**PROBLEM**
What is needed here is an exact copy of every record below.

Saved data entries:
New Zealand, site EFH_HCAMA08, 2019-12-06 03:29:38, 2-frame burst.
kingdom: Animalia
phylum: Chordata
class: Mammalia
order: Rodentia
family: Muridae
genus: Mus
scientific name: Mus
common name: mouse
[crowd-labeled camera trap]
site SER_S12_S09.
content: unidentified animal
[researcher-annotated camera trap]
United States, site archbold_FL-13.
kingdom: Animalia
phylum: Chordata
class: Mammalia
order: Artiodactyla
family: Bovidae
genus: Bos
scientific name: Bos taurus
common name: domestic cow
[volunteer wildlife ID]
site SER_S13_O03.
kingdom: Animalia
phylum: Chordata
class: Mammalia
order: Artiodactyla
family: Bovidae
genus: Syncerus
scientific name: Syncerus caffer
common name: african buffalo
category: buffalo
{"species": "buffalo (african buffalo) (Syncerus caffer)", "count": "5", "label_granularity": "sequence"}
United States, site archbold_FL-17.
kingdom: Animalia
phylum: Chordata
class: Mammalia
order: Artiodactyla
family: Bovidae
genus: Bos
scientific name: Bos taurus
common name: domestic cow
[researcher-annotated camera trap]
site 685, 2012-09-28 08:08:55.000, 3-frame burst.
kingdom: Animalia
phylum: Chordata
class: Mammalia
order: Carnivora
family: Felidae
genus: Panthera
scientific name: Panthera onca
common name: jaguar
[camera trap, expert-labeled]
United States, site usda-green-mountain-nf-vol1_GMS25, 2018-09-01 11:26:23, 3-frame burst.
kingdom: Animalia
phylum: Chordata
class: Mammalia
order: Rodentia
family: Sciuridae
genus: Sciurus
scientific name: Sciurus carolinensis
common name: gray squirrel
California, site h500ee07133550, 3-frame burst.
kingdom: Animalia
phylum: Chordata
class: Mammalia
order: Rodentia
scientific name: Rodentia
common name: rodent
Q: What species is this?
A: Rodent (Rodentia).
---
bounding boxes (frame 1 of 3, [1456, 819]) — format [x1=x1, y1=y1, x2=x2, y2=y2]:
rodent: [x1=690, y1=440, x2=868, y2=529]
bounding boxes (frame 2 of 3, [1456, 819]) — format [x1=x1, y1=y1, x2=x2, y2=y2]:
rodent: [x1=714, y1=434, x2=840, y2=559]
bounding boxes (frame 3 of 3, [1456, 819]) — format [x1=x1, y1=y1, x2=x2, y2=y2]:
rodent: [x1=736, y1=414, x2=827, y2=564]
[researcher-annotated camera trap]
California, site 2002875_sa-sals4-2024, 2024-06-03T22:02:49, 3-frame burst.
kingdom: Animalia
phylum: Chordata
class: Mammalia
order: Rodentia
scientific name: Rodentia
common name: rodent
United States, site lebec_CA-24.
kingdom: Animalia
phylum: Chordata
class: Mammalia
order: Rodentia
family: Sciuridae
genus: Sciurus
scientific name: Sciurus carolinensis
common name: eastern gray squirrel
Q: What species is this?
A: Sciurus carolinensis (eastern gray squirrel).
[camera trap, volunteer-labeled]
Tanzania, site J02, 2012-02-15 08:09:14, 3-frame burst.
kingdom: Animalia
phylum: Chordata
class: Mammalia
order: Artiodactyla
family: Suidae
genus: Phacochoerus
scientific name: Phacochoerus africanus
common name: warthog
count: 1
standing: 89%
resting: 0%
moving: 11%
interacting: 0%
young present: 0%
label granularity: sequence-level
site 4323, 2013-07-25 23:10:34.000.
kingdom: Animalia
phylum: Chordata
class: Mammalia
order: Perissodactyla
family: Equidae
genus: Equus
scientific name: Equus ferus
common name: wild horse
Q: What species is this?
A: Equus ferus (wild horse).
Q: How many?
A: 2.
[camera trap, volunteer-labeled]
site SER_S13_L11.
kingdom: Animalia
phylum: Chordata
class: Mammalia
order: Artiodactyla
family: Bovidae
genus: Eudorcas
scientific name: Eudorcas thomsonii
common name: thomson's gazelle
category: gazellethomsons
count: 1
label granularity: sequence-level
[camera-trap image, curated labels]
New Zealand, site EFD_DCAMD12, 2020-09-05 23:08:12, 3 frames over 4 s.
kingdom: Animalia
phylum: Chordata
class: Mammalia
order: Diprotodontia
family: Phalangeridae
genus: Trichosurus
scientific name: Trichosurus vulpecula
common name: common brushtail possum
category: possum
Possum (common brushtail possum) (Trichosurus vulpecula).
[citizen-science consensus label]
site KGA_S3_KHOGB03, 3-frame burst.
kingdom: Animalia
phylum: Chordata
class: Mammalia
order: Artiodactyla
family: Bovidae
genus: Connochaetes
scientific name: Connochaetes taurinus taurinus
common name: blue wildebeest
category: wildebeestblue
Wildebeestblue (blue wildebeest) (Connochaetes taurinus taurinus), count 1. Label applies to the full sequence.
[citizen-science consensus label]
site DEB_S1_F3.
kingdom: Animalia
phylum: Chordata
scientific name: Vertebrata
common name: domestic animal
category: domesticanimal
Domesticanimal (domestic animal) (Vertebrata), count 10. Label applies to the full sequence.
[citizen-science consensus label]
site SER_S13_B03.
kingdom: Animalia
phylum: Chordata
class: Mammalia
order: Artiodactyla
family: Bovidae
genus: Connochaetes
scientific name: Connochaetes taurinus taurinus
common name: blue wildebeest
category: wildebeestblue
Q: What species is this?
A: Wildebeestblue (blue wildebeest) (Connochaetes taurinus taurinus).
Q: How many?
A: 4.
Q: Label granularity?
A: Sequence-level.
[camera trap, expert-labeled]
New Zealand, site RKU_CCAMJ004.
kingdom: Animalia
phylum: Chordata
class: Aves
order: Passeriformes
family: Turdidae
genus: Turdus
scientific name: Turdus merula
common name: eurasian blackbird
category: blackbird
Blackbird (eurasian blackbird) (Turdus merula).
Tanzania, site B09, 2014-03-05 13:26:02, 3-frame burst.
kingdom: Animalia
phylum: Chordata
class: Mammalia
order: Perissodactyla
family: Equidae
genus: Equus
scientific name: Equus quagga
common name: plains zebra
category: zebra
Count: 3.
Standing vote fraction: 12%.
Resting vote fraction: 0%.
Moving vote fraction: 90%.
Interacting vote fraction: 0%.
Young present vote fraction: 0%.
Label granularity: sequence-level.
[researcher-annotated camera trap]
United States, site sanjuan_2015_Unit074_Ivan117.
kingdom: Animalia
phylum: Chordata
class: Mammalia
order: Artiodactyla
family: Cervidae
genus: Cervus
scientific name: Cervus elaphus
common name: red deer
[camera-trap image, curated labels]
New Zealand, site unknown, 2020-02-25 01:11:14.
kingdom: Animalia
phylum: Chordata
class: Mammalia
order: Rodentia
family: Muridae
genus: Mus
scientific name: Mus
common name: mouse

**TASK SOLUTION**
New Zealand, site EFH_HCAMA08, 2019-12-06 03:29:38, 2-frame burst.
kingdom: Animalia
phylum: Chordata
class: Mammalia
order: Rodentia
family: Muridae
genus: Mus
scientific name: Mus
common name: mouse
[crowd-labeled camera trap]
site SER_S12_S09.
content: unidentified animal
[researcher-annotated camera trap]
United States, site archbold_FL-13.
kingdom: Animalia
phylum: Chordata
class: Mammalia
order: Artiodactyla
family: Bovidae
genus: Bos
scientific name: Bos taurus
common name: domestic cow
[volunteer wildlife ID]
site SER_S13_O03.
kingdom: Animalia
phylum: Chordata
class: Mammalia
order: Artiodactyla
family: Bovidae
genus: Syncerus
scientific name: Syncerus caffer
common name: african buffalo
category: buffalo
{"species": "buffalo (african buffalo) (Syncerus caffer)", "count": "5", "label_granularity": "sequence"}
United States, site archbold_FL-17.
kingdom: Animalia
phylum: Chordata
class: Mammalia
order: Artiodactyla
family: Bovidae
genus: Bos
scientific name: Bos taurus
common name: domestic cow
[researcher-annotated camera trap]
site 685, 2012-09-28 08:08:55.000, 3-frame burst.
kingdom: Animalia
phylum: Chordata
class: Mammalia
order: Carnivora
family: Felidae
genus: Panthera
scientific name: Panthera onca
common name: jaguar
[camera trap, expert-labeled]
United States, site usda-green-mountain-nf-vol1_GMS25, 2018-09-01 11:26:23, 3-frame burst.
kingdom: Animalia
phylum: Chordata
class: Mammalia
order: Rodentia
family: Sciuridae
genus: Sciurus
scientific name: Sciurus carolinensis
common name: gray squirrel
California, site h500ee07133550, 3-frame burst.
kingdom: Animalia
phylum: Chordata
class: Mammalia
order: Rodentia
scientific name: Rodentia
common name: rodent
Q: What species is this?
A: Rodent (Rodentia).
---
bounding boxes (frame 1 of 3, [1456, 819]) — format [x1=x1, y1=y1, x2=x2, y2=y2]:
rodent: [x1=690, y1=440, x2=868, y2=529]
bounding boxes (frame 2 of 3, [1456, 819]) — format [x1=x1, y1=y1, x2=x2, y2=y2]:
rodent: [x1=714, y1=434, x2=840, y2=559]
bounding boxes (frame 3 of 3, [1456, 819]) — format [x1=x1, y1=y1, x2=x2, y2=y2]:
rodent: [x1=736, y1=414, x2=827, y2=564]
[researcher-annotated camera trap]
California, site 2002875_sa-sals4-2024, 2024-06-03T22:02:49, 3-frame burst.
kingdom: Animalia
phylum: Chordata
class: Mammalia
order: Rodentia
scientific name: Rodentia
common name: rodent
United States, site lebec_CA-24.
kingdom: Animalia
phylum: Chordata
class: Mammalia
order: Rodentia
family: Sciuridae
genus: Sciurus
scientific name: Sciurus carolinensis
common name: eastern gray squirrel
Q: What species is this?
A: Sciurus carolinensis (eastern gray squirrel).
[camera trap, volunteer-labeled]
Tanzania, site J02, 2012-02-15 08:09:14, 3-frame burst.
kingdom: Animalia
phylum: Chordata
class: Mammalia
order: Artiodactyla
family: Suidae
genus: Phacochoerus
scientific name: Phacochoerus africanus
common name: warthog
count: 1
standing: 89%
resting: 0%
moving: 11%
interacting: 0%
young present: 0%
label granularity: sequence-level
site 4323, 2013-07-25 23:10:34.000.
kingdom: Animalia
phylum: Chordata
class: Mammalia
order: Perissodactyla
family: Equidae
genus: Equus
scientific name: Equus ferus
common name: wild horse
Q: What species is this?
A: Equus ferus (wild horse).
Q: How many?
A: 2.
[camera trap, volunteer-labeled]
site SER_S13_L11.
kingdom: Animalia
phylum: Chordata
class: Mammalia
order: Artiodactyla
family: Bovidae
genus: Eudorcas
scientific name: Eudorcas thomsonii
common name: thomson's gazelle
category: gazellethomsons
count: 1
label granularity: sequence-level
[camera-trap image, curated labels]
New Zealand, site EFD_DCAMD12, 2020-09-05 23:08:12, 3 frames over 4 s.
kingdom: Animalia
phylum: Chordata
class: Mammalia
order: Diprotodontia
family: Phalangeridae
genus: Trichosurus
scientific name: Trichosurus vulpecula
common name: common brushtail possum
category: possum
Possum (common brushtail possum) (Trichosurus vulpecula).
[citizen-science consensus label]
site KGA_S3_KHOGB03, 3-frame burst.
kingdom: Animalia
phylum: Chordata
class: Mammalia
order: Artiodactyla
family: Bovidae
genus: Connochaetes
scientific name: Connochaetes taurinus taurinus
common name: blue wildebeest
category: wildebeestblue
Wildebeestblue (blue wildebeest) (Connochaetes taurinus taurinus), count 1. Label applies to the full sequence.
[citizen-science consensus label]
site DEB_S1_F3.
kingdom: Animalia
phylum: Chordata
scientific name: Vertebrata
common name: domestic animal
category: domesticanimal
Domesticanimal (domestic animal) (Vertebrata), count 10. Label applies to the full sequence.
[citizen-science consensus label]
site SER_S13_B03.
kingdom: Animalia
phylum: Chordata
class: Mammalia
order: Artiodactyla
family: Bovidae
genus: Connochaetes
scientific name: Connochaetes taurinus taurinus
common name: blue wildebeest
category: wildebeestblue
Q: What species is this?
A: Wildebeestblue (blue wildebeest) (Connochaetes taurinus taurinus).
Q: How many?
A: 4.
Q: Label granularity?
A: Sequence-level.
[camera trap, expert-labeled]
New Zealand, site RKU_CCAMJ004.
kingdom: Animalia
phylum: Chordata
class: Aves
order: Passeriformes
family: Turdidae
genus: Turdus
scientific name: Turdus merula
common name: eurasian blackbird
category: blackbird
Blackbird (eurasian blackbird) (Turdus merula).
Tanzania, site B09, 2014-03-05 13:26:02, 3-frame burst.
kingdom: Animalia
phylum: Chordata
class: Mammalia
order: Perissodactyla
family: Equidae
genus: Equus
scientific name: Equus quagga
common name: plains zebra
category: zebra
Count: 3.
Standing vote fraction: 12%.
Resting vote fraction: 0%.
Moving vote fraction: 90%.
Interacting vote fraction: 0%.
Young present vote fraction: 0%.
Label granularity: sequence-level.
[researcher-annotated camera trap]
United States, site sanjuan_2015_Unit074_Ivan117.
kingdom: Animalia
phylum: Chordata
class: Mammalia
order: Artiodactyla
family: Cervidae
genus: Cervus
scientific name: Cervus elaphus
common name: red deer
[camera-trap image, curated labels]
New Zealand, site unknown, 2020-02-25 01:11:14.
kingdom: Animalia
phylum: Chordata
class: Mammalia
order: Rodentia
family: Muridae
genus: Mus
scientific name: Mus
common name: mouse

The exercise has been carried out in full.